Our work to prevent leprosy through PEP
What is PEP?
The premise behind leprosy PEP is a simple one: prevent disease by providing a single dose antibiotic treatment for those who have been in close, long-term contact with a leprosy case but do not yet have signs and symptoms of disease. Contacts can be those who live in the same household, neighbours, friends or co-workers.
Studies have shown that PEP treatment using rifampicin can reduce new cases by up to 57 percent; and clinical trials are testing other antibiotic treatments for improved effectiveness.
The history of PEP at TLM
In 2002, TLMI Bangladesh partnered with Erasmus University in the Netherlands to perform studies which combined contact screening with a single dose of rifampicin; one of the antibiotics used to treat leprosy. Following this initial research, the efficacy of PEP has been confirmed by numerous studies across several organisations.
In 2018, the WHO issued its updated Guidelines for Diagnosis, Treatment and Prevention of Leprosy, in which it cited TLMI Bangladesh’s collaborative studies as part of the evidence-base for recommending contact screening with PEP, as global policy for the prevention of leprosy and the reduction of its transmission.
Our current work on PEP
TLM Nepal is collaborating with the US Department of Health and Human Services' National Hansen’s Disease Programs, which is screening alternative PEP regimens in order to perfect the treatment.

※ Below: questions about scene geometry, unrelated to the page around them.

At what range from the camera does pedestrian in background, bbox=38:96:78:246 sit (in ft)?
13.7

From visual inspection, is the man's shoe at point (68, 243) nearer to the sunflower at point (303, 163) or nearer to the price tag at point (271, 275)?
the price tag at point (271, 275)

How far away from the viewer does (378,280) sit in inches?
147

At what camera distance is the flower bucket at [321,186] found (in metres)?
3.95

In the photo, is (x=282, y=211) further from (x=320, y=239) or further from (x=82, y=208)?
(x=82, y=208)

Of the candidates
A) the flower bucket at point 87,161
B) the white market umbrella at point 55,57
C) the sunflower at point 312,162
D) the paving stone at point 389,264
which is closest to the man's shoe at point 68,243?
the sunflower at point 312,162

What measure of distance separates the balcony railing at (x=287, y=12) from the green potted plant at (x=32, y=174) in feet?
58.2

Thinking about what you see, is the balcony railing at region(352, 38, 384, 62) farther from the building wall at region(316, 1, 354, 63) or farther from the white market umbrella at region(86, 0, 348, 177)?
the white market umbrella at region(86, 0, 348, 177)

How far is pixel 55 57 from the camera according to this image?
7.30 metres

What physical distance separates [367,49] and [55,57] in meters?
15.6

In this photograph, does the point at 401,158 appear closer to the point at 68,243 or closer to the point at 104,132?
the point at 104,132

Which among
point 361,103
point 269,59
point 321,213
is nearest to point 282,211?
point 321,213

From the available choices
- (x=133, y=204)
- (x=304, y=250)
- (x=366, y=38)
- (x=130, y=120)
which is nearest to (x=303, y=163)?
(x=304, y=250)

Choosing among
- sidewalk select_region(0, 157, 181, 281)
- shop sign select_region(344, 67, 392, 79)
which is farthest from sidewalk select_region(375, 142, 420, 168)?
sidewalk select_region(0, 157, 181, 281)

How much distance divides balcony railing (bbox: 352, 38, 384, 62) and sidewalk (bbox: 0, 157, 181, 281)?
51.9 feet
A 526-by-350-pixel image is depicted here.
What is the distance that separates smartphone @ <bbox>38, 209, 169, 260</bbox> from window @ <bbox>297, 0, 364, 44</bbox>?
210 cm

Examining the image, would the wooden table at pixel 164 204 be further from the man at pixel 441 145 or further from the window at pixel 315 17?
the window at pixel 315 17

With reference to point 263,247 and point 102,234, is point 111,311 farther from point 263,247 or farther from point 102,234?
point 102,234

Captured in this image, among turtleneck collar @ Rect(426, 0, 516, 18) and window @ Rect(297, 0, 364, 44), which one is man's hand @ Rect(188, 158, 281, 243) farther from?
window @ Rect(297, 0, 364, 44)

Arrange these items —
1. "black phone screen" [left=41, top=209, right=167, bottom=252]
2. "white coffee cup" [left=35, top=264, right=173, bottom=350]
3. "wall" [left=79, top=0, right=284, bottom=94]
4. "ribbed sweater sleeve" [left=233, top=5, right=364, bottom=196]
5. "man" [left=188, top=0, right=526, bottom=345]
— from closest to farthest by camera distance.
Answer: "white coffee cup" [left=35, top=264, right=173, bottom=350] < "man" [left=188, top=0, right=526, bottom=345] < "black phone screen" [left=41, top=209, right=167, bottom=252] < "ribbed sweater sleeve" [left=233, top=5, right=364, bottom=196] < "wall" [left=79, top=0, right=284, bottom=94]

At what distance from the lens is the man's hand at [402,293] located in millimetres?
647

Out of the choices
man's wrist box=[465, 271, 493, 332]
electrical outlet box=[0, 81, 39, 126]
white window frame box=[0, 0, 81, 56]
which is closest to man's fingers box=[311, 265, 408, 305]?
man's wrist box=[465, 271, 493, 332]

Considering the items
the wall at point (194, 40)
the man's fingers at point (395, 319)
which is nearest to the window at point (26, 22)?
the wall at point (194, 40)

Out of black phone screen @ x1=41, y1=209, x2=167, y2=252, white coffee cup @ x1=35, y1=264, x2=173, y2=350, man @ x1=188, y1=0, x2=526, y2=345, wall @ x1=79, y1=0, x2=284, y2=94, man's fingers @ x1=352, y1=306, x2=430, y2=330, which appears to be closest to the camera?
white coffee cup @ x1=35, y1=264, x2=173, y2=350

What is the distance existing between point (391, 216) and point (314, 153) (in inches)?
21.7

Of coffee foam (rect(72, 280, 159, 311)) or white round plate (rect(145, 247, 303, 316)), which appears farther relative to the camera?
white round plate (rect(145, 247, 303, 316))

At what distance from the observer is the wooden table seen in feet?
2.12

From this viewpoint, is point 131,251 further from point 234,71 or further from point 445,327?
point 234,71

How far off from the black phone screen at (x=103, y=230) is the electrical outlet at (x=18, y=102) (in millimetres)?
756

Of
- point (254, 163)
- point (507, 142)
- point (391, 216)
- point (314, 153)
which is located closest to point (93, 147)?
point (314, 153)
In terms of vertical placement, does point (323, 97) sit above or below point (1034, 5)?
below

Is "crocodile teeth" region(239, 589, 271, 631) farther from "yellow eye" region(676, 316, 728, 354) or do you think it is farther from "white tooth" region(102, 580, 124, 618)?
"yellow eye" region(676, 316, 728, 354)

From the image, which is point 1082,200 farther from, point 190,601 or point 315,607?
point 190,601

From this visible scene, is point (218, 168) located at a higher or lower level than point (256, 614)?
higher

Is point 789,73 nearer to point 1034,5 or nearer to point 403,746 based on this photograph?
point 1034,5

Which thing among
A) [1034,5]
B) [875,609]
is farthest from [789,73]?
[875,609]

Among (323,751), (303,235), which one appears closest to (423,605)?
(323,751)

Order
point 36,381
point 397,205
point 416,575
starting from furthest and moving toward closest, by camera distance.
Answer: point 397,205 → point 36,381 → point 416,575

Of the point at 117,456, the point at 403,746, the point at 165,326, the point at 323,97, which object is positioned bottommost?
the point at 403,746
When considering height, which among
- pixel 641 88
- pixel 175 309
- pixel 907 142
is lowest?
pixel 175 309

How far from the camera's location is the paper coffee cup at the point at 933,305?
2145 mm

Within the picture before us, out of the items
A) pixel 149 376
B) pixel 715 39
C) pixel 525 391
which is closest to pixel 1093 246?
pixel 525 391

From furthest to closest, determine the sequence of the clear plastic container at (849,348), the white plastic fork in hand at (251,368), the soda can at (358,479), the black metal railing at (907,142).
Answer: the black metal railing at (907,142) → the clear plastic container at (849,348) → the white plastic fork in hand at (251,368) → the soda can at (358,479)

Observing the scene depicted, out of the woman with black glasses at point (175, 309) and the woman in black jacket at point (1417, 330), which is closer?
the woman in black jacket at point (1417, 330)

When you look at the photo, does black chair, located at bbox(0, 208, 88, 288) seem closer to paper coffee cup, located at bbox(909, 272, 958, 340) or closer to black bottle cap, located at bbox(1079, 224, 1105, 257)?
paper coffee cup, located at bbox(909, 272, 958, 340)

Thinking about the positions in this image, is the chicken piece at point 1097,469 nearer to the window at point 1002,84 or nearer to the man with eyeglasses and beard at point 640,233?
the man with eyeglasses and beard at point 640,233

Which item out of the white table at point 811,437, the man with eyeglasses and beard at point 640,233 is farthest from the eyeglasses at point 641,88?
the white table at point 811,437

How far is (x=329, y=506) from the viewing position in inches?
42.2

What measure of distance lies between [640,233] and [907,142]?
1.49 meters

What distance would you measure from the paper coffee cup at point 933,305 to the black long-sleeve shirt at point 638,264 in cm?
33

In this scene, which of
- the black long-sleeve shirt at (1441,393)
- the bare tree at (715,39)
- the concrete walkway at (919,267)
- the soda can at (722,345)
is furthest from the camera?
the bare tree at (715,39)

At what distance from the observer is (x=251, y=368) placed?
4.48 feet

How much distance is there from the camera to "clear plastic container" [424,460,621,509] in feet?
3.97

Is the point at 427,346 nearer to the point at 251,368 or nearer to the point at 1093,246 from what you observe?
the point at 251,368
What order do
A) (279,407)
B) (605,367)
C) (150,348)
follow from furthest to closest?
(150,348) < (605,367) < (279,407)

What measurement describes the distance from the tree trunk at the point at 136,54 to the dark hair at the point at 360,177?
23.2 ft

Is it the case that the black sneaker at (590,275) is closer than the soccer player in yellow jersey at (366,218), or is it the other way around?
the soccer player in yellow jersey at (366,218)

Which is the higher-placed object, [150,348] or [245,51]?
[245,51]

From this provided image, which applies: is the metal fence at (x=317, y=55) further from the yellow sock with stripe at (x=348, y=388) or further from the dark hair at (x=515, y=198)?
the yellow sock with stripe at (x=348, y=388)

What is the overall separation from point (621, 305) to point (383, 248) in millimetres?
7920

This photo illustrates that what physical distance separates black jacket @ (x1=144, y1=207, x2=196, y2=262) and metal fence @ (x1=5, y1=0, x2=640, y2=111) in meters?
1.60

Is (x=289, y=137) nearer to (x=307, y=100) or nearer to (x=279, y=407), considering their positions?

In Bangladesh, our team are combining a PEP study with their research into diagnostic tests. This diagnostic research sees our team monitor crucial biomarkers in close contacts of recently diagnosed leprosy patients over several years. While they are testing these biomarkers, the team are also testing different PEP treatment regimens to see if two doses of Rifampicin is more effective than one dose. The biomarker data they are collecting will give them a good indication of whether two doses is better than one at preventing leprosy.